Yet despite the predictability of this kind of domino effect in a continental economy, then-U.S. president Bill Clinton forbade U.S. negotiators from discussing the illegal drug trade in NAFTA talks. Years later, U.S. Drug Enforcement Administration official Phil Jordan revealed: “We were prohibited from discussing the effects of NAFTA as it related to narcotics trafficking, yes.” As a result, “For the godfathers of the drug trade in Colombia and Mexico, this was a deal made in narco heaven.”
Indeed. NAFTA brought a proliferation of maquiladoras — companies operating in duty-free free-trade zones— to the north of Mexico and a massive increase in cross-border commercial traffic. In other words, freer movement of goods in a continent that represents “the world’s largest illicit drug market” according to the UN Office on Drugs and Crime. NAFTA also brought an influx of cheap, subsidized U.S. crops — including corn, soybeans, wheat, cotton and rice — resulting in the collapse of northern Mexico’s agricultural sector. Some farmers shifted to marijuana, which is 1,000 times more lucrative than corn, pound for pound. The rest were in need of work.
Basically, NAFTA helped create ideal conditions for the rise of a lucrative cross-border drug and gun trade.
Governments responded by escalating the war on drugs, with devastating impacts on citizens and their communities throughout North America. An estimated 100,000 Mexicans have died or disappeared in drug-related violence, and the U.S. has the highest prison population in the world with over 2 million citizens behind bars. Of these, roughly 500,000 Americans are incarcerated on any given night for a drug law violation. At the same time, death from overdose and HIV/AIDS among injection drug users has taken thousands of lives in the U.S. and Canada. Add to all of that the pain of the families of those directly affected and the communities that have suffered these losses.

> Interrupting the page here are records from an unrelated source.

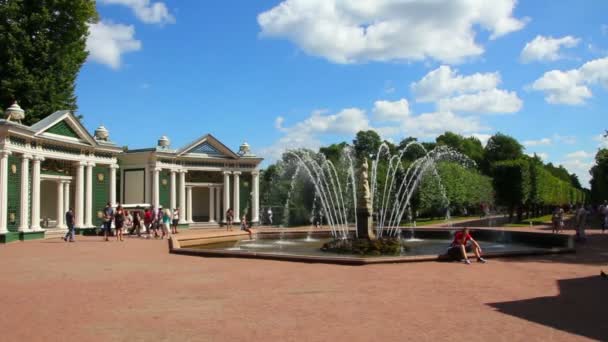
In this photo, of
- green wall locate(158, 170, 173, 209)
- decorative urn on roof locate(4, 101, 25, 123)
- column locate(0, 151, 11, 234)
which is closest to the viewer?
column locate(0, 151, 11, 234)

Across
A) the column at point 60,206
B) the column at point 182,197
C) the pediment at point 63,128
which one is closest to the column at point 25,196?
the pediment at point 63,128

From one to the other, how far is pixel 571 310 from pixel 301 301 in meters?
4.72

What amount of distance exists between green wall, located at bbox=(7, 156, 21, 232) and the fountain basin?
8.99m

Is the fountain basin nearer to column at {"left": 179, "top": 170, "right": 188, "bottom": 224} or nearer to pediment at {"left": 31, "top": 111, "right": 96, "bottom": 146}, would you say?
pediment at {"left": 31, "top": 111, "right": 96, "bottom": 146}

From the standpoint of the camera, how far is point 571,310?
870 centimetres

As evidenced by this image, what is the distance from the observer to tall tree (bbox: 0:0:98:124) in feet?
108

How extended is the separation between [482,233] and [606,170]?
41.4 meters

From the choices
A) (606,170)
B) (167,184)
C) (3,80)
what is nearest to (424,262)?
(167,184)

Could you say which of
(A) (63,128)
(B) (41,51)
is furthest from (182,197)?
(B) (41,51)

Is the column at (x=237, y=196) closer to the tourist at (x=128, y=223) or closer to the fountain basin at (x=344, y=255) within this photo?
the tourist at (x=128, y=223)

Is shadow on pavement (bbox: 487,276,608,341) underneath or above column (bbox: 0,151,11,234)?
underneath

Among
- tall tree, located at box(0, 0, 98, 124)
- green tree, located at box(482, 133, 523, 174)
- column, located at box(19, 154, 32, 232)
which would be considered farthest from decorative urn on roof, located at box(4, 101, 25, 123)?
green tree, located at box(482, 133, 523, 174)

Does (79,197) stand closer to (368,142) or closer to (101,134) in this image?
(101,134)

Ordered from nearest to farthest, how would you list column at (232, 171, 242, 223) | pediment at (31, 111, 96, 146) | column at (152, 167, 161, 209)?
1. pediment at (31, 111, 96, 146)
2. column at (152, 167, 161, 209)
3. column at (232, 171, 242, 223)
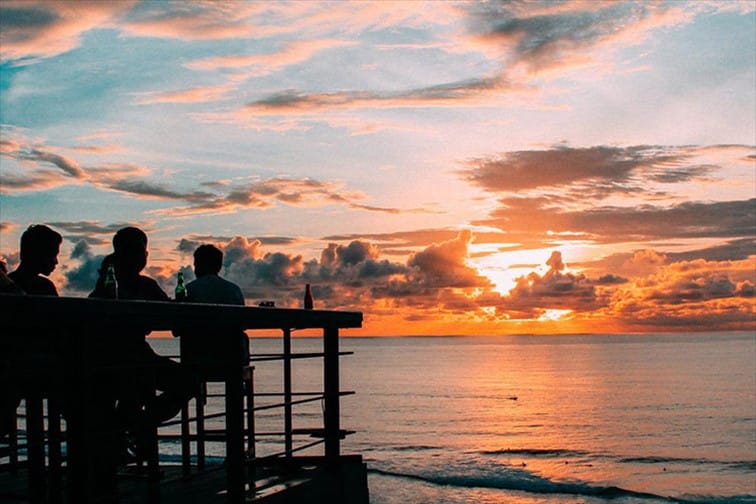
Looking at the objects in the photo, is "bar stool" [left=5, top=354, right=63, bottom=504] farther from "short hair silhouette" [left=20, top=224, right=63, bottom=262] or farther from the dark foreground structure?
"short hair silhouette" [left=20, top=224, right=63, bottom=262]

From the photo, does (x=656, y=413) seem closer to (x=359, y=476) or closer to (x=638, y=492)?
(x=638, y=492)

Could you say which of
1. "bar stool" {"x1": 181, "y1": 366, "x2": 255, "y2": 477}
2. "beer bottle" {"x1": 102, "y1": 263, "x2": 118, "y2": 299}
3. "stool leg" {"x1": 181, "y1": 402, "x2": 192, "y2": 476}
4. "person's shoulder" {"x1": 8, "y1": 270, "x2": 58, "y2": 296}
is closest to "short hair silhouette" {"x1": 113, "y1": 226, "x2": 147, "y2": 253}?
"beer bottle" {"x1": 102, "y1": 263, "x2": 118, "y2": 299}

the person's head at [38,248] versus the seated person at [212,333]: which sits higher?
the person's head at [38,248]

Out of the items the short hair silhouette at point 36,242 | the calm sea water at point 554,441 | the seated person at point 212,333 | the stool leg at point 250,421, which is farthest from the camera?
the calm sea water at point 554,441

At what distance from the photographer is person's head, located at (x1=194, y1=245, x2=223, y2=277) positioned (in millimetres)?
7074

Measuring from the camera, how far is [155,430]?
533 centimetres

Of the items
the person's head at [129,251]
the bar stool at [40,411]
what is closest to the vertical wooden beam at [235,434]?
the person's head at [129,251]

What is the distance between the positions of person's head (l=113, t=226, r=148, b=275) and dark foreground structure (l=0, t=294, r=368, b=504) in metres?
0.61

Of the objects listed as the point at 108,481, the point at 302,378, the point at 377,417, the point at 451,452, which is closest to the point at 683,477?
the point at 451,452

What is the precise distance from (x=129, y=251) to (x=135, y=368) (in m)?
Result: 1.12

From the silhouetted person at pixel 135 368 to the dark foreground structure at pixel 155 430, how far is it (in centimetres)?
7

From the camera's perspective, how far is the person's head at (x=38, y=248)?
557 cm

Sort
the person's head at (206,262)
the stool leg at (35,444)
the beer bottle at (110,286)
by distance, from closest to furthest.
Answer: the stool leg at (35,444)
the beer bottle at (110,286)
the person's head at (206,262)

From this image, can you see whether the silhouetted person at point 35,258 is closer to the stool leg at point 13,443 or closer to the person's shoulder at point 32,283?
the person's shoulder at point 32,283
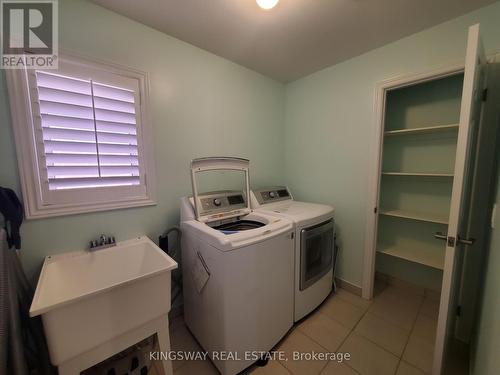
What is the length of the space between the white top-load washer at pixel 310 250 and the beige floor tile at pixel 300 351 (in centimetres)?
13

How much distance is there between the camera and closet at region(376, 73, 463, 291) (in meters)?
1.76

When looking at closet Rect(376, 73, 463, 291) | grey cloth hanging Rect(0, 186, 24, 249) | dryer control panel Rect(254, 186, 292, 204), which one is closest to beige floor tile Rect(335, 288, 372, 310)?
closet Rect(376, 73, 463, 291)

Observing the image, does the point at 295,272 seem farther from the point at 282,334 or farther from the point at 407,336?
the point at 407,336

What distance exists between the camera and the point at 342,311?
1.78 meters

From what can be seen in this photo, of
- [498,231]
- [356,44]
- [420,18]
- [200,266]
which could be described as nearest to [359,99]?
[356,44]

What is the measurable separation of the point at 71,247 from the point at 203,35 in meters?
1.77

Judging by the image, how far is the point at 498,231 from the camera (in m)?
0.94

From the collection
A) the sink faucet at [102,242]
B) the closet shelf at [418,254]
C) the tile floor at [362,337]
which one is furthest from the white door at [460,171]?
the sink faucet at [102,242]

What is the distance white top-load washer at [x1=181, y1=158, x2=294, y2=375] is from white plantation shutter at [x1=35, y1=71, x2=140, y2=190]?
20.0 inches

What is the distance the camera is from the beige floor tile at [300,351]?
1272 millimetres


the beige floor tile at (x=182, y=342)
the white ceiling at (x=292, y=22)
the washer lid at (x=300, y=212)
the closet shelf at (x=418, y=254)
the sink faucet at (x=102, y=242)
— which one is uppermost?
the white ceiling at (x=292, y=22)

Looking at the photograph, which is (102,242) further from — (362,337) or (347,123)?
(347,123)

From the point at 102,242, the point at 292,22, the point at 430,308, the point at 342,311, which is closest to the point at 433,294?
the point at 430,308

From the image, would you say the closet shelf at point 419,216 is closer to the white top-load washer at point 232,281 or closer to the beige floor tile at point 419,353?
the beige floor tile at point 419,353
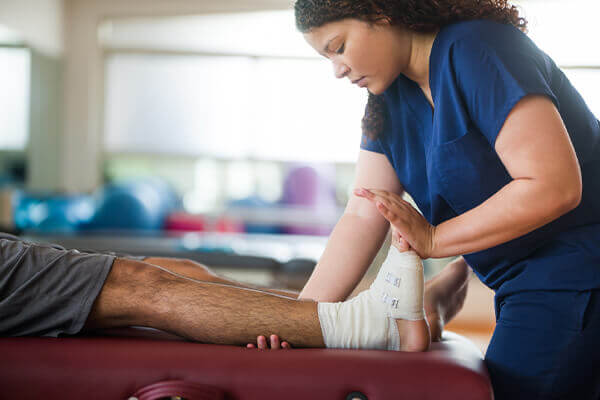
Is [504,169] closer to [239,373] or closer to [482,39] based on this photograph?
[482,39]

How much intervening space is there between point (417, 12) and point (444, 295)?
2.05 ft

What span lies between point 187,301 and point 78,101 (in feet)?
15.9

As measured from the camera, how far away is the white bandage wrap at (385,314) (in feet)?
3.15

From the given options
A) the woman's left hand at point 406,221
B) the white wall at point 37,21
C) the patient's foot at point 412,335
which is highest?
the white wall at point 37,21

Twenty years after NAFTA’s signing, it’s time to finally acknowledge the drug market is a part of our integrated economy. In turn, we need to negotiate a modern, 21st century drug policy that addresses the health and safety issues across the region and undermines the illegal profiteers.
The good news is, there’s cause for optimism. The Organization of American States in particular is providing refreshing leadership through member states like Mexico, Colombia and Guatemala calling for a discussion about alternative approaches to the enforcement-heavy war on drugs. And some jurisdictions are implementing bold new paradigms on their own. Similar to the moves in Colorado and Washington, Uruguay became the first country in the world to authorize a legal, regulated market for adult cannabis use.

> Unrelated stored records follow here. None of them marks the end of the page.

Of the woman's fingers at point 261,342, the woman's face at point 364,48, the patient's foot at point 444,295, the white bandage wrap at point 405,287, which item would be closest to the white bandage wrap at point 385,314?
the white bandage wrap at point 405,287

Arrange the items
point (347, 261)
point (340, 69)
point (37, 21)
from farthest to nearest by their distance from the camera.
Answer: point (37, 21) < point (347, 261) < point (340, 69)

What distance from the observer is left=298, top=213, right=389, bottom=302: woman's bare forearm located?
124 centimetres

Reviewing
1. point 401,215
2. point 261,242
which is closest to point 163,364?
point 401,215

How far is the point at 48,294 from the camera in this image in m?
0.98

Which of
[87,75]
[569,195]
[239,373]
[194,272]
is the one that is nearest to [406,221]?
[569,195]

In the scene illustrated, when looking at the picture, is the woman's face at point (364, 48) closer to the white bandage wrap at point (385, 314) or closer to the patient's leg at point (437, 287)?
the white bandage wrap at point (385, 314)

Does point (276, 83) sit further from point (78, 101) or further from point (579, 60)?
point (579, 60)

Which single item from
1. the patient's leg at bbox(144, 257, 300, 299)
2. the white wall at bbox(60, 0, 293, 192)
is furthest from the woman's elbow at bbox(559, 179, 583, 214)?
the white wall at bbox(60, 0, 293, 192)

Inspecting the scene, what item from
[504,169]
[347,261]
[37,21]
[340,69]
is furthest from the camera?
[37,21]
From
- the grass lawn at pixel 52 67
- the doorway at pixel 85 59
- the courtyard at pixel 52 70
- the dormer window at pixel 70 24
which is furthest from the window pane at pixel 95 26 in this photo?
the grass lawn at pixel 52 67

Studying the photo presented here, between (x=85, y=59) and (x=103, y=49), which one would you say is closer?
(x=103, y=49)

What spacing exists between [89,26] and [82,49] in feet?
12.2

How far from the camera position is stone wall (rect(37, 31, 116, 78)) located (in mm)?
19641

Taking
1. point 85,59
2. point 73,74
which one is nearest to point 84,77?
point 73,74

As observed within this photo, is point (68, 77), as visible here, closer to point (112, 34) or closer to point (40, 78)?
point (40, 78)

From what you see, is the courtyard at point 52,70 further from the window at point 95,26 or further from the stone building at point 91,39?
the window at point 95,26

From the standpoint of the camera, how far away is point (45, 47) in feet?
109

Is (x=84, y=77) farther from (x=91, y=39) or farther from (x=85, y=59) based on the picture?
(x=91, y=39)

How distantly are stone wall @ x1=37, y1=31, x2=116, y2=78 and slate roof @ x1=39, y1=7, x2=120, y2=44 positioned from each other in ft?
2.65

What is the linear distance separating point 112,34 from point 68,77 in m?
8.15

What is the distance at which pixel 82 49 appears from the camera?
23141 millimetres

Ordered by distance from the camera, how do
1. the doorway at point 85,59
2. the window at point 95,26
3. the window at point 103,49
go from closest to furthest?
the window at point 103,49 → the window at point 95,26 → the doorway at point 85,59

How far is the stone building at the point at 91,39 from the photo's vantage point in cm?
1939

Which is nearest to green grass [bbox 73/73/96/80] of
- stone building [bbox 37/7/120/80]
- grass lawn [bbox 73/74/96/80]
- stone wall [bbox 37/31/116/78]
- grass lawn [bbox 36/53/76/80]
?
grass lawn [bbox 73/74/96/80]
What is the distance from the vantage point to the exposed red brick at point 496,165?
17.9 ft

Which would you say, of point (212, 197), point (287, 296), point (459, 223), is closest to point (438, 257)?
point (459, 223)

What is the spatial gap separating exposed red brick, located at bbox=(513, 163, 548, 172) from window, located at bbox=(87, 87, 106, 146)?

The current overemphasis on criminal justice approaches to drug control in North America has sidelined a variety of programs that can minimize the harms related to the drug trade and substance use, including public health promotion and prevention programs. It has also curbed economic and social advancement for drug-producing countries.

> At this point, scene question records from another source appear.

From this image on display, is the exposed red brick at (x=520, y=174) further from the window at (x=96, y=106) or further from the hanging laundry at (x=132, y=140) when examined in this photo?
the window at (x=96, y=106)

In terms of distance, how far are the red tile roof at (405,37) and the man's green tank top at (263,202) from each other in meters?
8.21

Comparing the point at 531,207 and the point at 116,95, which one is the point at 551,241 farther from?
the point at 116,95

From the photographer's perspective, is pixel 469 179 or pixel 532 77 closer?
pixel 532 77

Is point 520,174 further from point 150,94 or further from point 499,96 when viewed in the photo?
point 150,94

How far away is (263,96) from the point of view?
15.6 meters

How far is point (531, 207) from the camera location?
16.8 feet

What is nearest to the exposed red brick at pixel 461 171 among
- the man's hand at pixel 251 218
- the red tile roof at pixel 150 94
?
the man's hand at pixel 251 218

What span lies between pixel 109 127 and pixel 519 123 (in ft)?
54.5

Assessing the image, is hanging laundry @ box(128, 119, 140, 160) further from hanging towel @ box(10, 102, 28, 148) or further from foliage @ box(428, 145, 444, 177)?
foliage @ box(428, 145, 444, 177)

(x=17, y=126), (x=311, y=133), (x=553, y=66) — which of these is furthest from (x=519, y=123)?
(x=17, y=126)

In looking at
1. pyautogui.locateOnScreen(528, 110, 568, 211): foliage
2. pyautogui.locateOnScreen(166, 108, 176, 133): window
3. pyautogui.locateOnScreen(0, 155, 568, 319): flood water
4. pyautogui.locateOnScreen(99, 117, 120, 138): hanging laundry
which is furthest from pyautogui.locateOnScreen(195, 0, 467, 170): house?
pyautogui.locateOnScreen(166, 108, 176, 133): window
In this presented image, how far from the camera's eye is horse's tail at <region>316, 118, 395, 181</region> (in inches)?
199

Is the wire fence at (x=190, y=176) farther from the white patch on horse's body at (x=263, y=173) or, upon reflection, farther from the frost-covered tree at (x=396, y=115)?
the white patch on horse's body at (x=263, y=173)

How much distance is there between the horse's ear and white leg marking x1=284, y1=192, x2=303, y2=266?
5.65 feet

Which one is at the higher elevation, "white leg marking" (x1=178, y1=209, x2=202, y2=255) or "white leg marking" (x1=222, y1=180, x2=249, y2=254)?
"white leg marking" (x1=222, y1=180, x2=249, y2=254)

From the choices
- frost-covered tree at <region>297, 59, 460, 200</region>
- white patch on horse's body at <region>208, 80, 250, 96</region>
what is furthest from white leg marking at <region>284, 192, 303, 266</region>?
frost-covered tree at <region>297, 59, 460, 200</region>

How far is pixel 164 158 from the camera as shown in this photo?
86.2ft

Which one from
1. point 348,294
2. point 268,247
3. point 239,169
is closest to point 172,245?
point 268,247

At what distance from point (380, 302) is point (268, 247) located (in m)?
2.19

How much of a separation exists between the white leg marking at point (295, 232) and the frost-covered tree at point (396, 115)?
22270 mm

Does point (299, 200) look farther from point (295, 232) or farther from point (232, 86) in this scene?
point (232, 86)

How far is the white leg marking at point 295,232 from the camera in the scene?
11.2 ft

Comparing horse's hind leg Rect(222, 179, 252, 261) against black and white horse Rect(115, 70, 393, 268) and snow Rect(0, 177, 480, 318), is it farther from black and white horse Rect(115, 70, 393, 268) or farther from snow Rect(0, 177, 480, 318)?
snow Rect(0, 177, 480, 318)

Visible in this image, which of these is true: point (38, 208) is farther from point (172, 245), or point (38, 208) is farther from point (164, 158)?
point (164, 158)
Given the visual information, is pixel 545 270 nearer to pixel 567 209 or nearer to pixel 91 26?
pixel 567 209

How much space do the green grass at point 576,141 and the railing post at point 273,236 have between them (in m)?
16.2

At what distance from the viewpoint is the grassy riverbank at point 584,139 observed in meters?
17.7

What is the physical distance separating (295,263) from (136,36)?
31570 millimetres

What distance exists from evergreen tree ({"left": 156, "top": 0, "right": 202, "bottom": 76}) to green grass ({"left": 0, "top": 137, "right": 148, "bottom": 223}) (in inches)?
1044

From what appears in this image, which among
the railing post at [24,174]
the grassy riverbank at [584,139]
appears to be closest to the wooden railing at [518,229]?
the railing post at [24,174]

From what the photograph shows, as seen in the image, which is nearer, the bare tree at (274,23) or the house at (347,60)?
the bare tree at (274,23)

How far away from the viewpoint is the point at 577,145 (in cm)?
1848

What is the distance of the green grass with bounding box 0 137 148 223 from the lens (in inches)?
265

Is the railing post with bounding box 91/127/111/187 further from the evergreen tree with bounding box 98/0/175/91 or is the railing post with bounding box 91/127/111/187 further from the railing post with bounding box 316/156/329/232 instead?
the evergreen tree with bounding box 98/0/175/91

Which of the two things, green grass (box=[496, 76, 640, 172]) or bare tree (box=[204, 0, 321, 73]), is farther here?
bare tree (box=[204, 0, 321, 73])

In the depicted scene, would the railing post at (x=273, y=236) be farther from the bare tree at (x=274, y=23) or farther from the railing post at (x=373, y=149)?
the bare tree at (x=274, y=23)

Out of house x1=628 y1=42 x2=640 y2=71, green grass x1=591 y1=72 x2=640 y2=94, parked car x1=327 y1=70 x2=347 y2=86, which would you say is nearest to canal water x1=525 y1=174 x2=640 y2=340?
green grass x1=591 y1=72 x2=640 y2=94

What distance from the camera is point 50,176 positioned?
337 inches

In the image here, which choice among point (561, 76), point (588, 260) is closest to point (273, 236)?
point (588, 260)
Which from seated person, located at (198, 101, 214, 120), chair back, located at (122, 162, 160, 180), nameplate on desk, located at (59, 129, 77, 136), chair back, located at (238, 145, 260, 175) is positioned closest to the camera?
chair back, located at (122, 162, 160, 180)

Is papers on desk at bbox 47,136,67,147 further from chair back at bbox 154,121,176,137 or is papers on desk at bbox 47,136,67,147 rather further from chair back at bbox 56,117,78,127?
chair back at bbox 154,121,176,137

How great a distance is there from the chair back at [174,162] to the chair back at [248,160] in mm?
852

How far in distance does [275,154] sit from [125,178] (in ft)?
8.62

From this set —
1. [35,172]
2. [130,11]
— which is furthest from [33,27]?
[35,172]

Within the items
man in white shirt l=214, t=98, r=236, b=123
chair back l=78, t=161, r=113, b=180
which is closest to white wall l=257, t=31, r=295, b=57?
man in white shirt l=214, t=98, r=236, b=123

A North American Drug Policy Agreement could serve as a powerful statement of shared responsibility in addressing the trans-national drug problem. Such an agreement should include provisions for the consuming countries (U.S. and Canada) to reduce demand through social development and improved access to health responses. But it should also map out a legal, regulatory control framework for drugs that are currently illicit. This would reduce the violence within the drug trade, and all of the other prohibition-related harms that are far more destructive to communities and countries than substance use itself.
Yes, it would mark a departure from 40 years of restrictive, prohibitionist policies, but as Stephen Harper himself has noted, “the current approach is not working.” It’s time to try something else.